My favorite poem in the collection is “Flags” (36). I’m simultaneously reading the critic and poet, James Longenbach’s book: How Poems Get Made. Here Longenbach spends the first chapter talking about the medium of poetry, which is language. Kasdorf’s diction in this poem is gorgeous. My reading of this poem is that it’s a father greeting his daughter after she gets off the bus. He shows her the flowers in the yard, “pointed buds, bearded iris blossoms—/lavender, yellow, white, indigo” (36) and uses them metaphorically to warn her of the dangers she faces, “Look: irises bloom/in our June garden, daughter, see whiskered/stripes on tongues that tremble from/the mouths of beasts. How your beauty/opening, opening worries me” (36). The language here is both natural and domestic, a theme carried out through the collection. There is a subtle sensation of the dangers of masculinity, carried through on the next page (which shows Kasdorf’s delicate ordering of the poems) where we find the poem, “When I Say Is That What You’re Wearing?” This poem is an address from a mother to a daughter who is worried about “some stranger gazing/on her buns will gobble/them up in one gulp” (37). What follows is a series of poems, in a “strangled sonnet” form, that all begin with “When I Say. . .”
Later in this section of the book, there seems to be motifs of tension between things remaining the same and change, especially natural spaces. In “Dialogue with Lake Perez” (54), Kasdorf asks the lake, “what swims beneath your glitter?”(54). Here we follow this meditative conversation between lake and speaker, the lake answering back with nouns “minnows, fin fish, crayfish” (54) and the speaker repeatedly asking, “Before them?”( 54). This poem has the quiet and wise quality of a good children’s book. The curiosity of the speaker is not quite satisfied each time, not until the end where the lake can’t remember anymore and asks the speaker instead to be quiet, remove her shoes and step into the water.

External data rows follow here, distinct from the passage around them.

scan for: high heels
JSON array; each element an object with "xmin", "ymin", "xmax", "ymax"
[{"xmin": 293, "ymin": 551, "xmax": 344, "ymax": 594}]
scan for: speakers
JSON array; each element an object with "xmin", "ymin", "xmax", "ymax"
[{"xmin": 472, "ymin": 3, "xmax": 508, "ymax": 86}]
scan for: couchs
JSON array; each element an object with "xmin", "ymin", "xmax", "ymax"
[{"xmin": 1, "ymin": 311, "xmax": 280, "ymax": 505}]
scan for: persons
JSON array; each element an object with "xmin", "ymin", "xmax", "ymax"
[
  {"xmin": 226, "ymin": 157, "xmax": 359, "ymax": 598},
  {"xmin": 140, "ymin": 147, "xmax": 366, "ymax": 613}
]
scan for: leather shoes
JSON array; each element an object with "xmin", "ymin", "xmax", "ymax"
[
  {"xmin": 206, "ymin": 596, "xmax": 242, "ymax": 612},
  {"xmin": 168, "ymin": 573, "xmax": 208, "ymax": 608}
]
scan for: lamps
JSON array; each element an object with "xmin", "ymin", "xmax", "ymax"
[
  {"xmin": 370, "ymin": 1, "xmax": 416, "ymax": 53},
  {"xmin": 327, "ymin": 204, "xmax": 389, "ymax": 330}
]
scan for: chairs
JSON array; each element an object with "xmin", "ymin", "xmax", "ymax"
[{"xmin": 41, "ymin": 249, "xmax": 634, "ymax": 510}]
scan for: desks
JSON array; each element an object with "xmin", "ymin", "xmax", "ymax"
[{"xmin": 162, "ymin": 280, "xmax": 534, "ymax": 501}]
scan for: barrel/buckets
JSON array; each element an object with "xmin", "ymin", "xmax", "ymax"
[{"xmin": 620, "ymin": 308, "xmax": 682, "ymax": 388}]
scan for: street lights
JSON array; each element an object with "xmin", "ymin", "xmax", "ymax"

I love this poem because it directly confronts the title of the book, in the most gentle of ways. It’s impossible for things to always remain the same. Everything is always changing. The natural world is one of impermanence. And even poetry itself is always changing. Just as you can never step into the same river twice, you can never read the same poem twice. Our paratext, or subjective experience that informs our meaning-making of the poem, changes. We relate to poems differently at different moments because we are always gaining different reference points. The poem triggers different memories or associations. So, can we really leave things as is? I don’t know. The third section of the book features shorter poems, more haiku-like in nature. Here, the language is sparser, shorter, often following a structure of two lines per stanza that take up half the page. These poems remind us that maybe we don’t need to consciously change. Maybe I don’t need to publish more and more or exercise harder. Perhaps, Kasdorf is evoking the Buddhist idea of “non-striving.” Maybe we should, as Kasorf softly tells us, “Love, leave/your desk, come to the woods/where all is urge and bird-flurry/yearning toward sky” (63).